Marsh Sandpiper

Marsh Sandpiper  Tringa stagnatilis


  • Tringa : Greek word for trungasthrush-sized, white-rumped wading bird that bobs its tail, mentioned by Aristotle
  • Stagnatilis : Latin word “ belonging to pools or ponds “ derived from stagnum – pool, swamp

Vernacular Names: Pun: Chhanbhichaha, Hindi,Ben: Chhotagotra, Bilerbalubatan, Guj: Gandapugtutvari, Nanililapag, Nanililapagthuthvari, Mar: Chikhlitutari, Ta: Cheetiullan

Distribution in India:Widespread Winter visitor in India (Except Central India and parts of East India).

Description: Size of 22-25 cm.It is has a small body, long legs and straight needle-like bill; wings are dark, rump and back are white, face is pale; upperparts are strongly spotted and blotched with greyish cinnamon and black-brown; foreneck, breast and flanks with black markings. The female is similar but slightly larger than male. The non-breeding adult has plain grey upperparts with narrow white fringes and contrasting dark wing-coverts; face and underparts white.

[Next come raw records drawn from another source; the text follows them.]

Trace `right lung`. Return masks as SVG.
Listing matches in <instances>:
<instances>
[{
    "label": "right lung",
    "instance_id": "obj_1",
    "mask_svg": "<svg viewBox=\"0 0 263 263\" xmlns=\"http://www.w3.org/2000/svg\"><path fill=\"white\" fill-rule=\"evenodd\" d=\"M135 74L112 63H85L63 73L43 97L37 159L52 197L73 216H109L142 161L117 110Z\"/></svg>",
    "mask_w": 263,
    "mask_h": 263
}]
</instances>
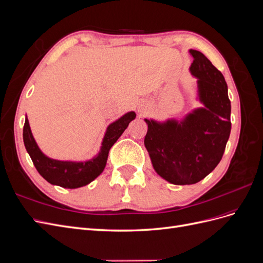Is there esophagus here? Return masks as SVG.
<instances>
[{
    "mask_svg": "<svg viewBox=\"0 0 263 263\" xmlns=\"http://www.w3.org/2000/svg\"><path fill=\"white\" fill-rule=\"evenodd\" d=\"M138 110H139L140 113H144V112H146V108H145V107H140V106H139Z\"/></svg>",
    "mask_w": 263,
    "mask_h": 263,
    "instance_id": "obj_1",
    "label": "esophagus"
}]
</instances>
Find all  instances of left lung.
Returning <instances> with one entry per match:
<instances>
[{
	"label": "left lung",
	"instance_id": "obj_1",
	"mask_svg": "<svg viewBox=\"0 0 263 263\" xmlns=\"http://www.w3.org/2000/svg\"><path fill=\"white\" fill-rule=\"evenodd\" d=\"M190 72L196 78L197 100L203 107L181 119H147L145 147L155 171L176 185L194 184L216 168L232 129L230 101L224 76L205 55L190 49Z\"/></svg>",
	"mask_w": 263,
	"mask_h": 263
}]
</instances>
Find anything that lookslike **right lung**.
<instances>
[{"label": "right lung", "instance_id": "1", "mask_svg": "<svg viewBox=\"0 0 263 263\" xmlns=\"http://www.w3.org/2000/svg\"><path fill=\"white\" fill-rule=\"evenodd\" d=\"M135 118H136V113L132 110L116 119L115 122L110 123L103 137L100 151L90 160H57V159L46 156L38 147L31 134L27 115L23 128L24 145L38 173L47 182L65 189H78L87 185L103 172L106 165L109 149L122 136L129 123Z\"/></svg>", "mask_w": 263, "mask_h": 263}]
</instances>
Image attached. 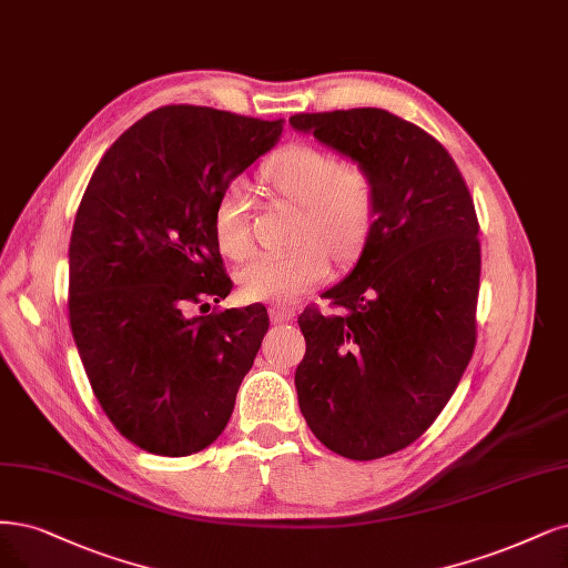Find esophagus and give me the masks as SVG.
Masks as SVG:
<instances>
[{
    "label": "esophagus",
    "mask_w": 568,
    "mask_h": 568,
    "mask_svg": "<svg viewBox=\"0 0 568 568\" xmlns=\"http://www.w3.org/2000/svg\"><path fill=\"white\" fill-rule=\"evenodd\" d=\"M267 312H270L272 322H286V320H291V317H293V307H286V305H280V303L270 305V307H267Z\"/></svg>",
    "instance_id": "1"
}]
</instances>
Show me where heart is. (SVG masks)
<instances>
[{"instance_id":"obj_1","label":"heart","mask_w":568,"mask_h":568,"mask_svg":"<svg viewBox=\"0 0 568 568\" xmlns=\"http://www.w3.org/2000/svg\"><path fill=\"white\" fill-rule=\"evenodd\" d=\"M258 181L272 197L298 206L291 227V244L298 248L284 256H261L242 267L237 280L248 301L298 298L326 277L324 252L331 263L347 267L374 237L376 187L371 173L357 162H341L334 152L317 145L291 143L263 162ZM211 225L213 240L227 258L248 256V200L240 183L221 192Z\"/></svg>"}]
</instances>
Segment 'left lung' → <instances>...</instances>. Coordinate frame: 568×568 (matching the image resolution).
Returning <instances> with one entry per match:
<instances>
[{"label":"left lung","mask_w":568,"mask_h":568,"mask_svg":"<svg viewBox=\"0 0 568 568\" xmlns=\"http://www.w3.org/2000/svg\"><path fill=\"white\" fill-rule=\"evenodd\" d=\"M288 124L374 179V237L349 275L322 293L343 315L298 317L296 393L326 448L376 460L435 423L470 364L481 270L475 204L452 154L393 112L293 114Z\"/></svg>","instance_id":"obj_1"}]
</instances>
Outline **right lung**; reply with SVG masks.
Instances as JSON below:
<instances>
[{
	"label": "right lung",
	"instance_id": "right-lung-1",
	"mask_svg": "<svg viewBox=\"0 0 568 568\" xmlns=\"http://www.w3.org/2000/svg\"><path fill=\"white\" fill-rule=\"evenodd\" d=\"M282 129V120L160 108L112 143L77 209L72 338L105 416L148 454L181 458L216 442L267 334L258 303L187 310L230 293L213 206Z\"/></svg>",
	"mask_w": 568,
	"mask_h": 568
}]
</instances>
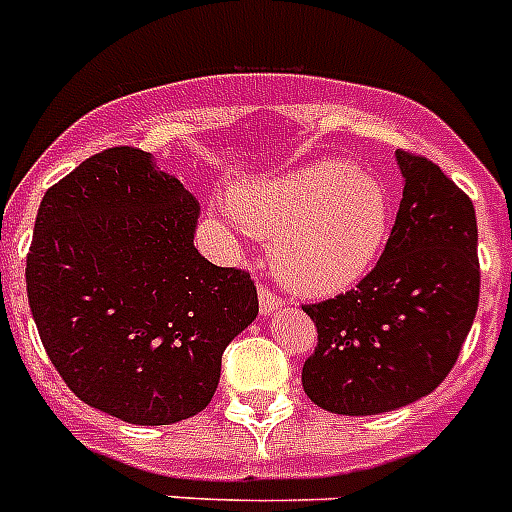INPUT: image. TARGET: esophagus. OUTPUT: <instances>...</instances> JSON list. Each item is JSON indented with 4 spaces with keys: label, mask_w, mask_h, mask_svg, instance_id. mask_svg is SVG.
<instances>
[{
    "label": "esophagus",
    "mask_w": 512,
    "mask_h": 512,
    "mask_svg": "<svg viewBox=\"0 0 512 512\" xmlns=\"http://www.w3.org/2000/svg\"><path fill=\"white\" fill-rule=\"evenodd\" d=\"M284 307V302H281V297H276L273 292H268L265 286H260V313L263 315H273L276 310H281Z\"/></svg>",
    "instance_id": "34e87169"
}]
</instances>
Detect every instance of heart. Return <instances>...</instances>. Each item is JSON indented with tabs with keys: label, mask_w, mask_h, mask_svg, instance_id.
I'll return each mask as SVG.
<instances>
[{
	"label": "heart",
	"mask_w": 512,
	"mask_h": 512,
	"mask_svg": "<svg viewBox=\"0 0 512 512\" xmlns=\"http://www.w3.org/2000/svg\"><path fill=\"white\" fill-rule=\"evenodd\" d=\"M234 213L270 244L273 273L299 297H334L360 284L392 231V202L352 162L323 160L234 194Z\"/></svg>",
	"instance_id": "heart-1"
}]
</instances>
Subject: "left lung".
I'll list each match as a JSON object with an SVG mask.
<instances>
[{"label": "left lung", "instance_id": "left-lung-1", "mask_svg": "<svg viewBox=\"0 0 512 512\" xmlns=\"http://www.w3.org/2000/svg\"><path fill=\"white\" fill-rule=\"evenodd\" d=\"M397 165L402 202L376 268L352 292L305 305L318 347L302 386L328 413H389L431 394L476 318L473 202L426 157L400 149Z\"/></svg>", "mask_w": 512, "mask_h": 512}]
</instances>
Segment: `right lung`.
Returning <instances> with one entry per match:
<instances>
[{"label": "right lung", "instance_id": "1", "mask_svg": "<svg viewBox=\"0 0 512 512\" xmlns=\"http://www.w3.org/2000/svg\"><path fill=\"white\" fill-rule=\"evenodd\" d=\"M197 218L194 194L134 147L89 157L41 199L28 305L86 405L170 426L213 400L223 350L257 318V289L199 255Z\"/></svg>", "mask_w": 512, "mask_h": 512}]
</instances>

Habitat: It is found in steppe and boreal wetlands, far inland, preferably in open marshland with fresh grassy cover; brackish shallow marshes; less frequently around salt lakes. After breeding  found in margins of inland fresh to brackish wetlands, including paddy fields, swamps, salt pans, salt marshes, sewage farms, estuaries, lagoons and inter-tidal mudflats.

Food Habits: It eats small fish, crustaceans, molluscs and many insects; sometimes plant matter like seeds. It feeds in shallow water, pecking from water surface, while walking steadily and briskly; may glean from vegetation; sometimes probes, jabs or sweeps bill through water; rarely swims. When feeding on fish, may forage socially in dense flock of conspecifics or mixed with other species of Tringa, moving erratically while pecking at prey or running synchronously in one direction while ploughing or scything bill through water. It also follows ducks, egrets and other waders, feeding on prey disturbed by activity of other birds. It feeds singly or in flocks of up to several 100s.

Breeding Habits: They breed in April- June in open grassy steppe and taiga wetlands from easternmost Europe to central Asia. They are monogamous. The male performs typical Tringa display flight, initially rising on rapidly fluttering or vibrating wings, then describing circular or semicircular flight, before diving steeply on fixed wings, and then repeating the performance. The nest is a shallow depression placed on mound, in short vegetation, close to water; usually filled with dry grass. They lay a clutch of 3-5 eggs, with laying interval of 35-43 hours. The incubation period is 20-23 days. Incubation is done by both sexes, mainly by female from last egg.Both sexes tend chicks at first, but female may leave before fledging. The fledging period is 28 days.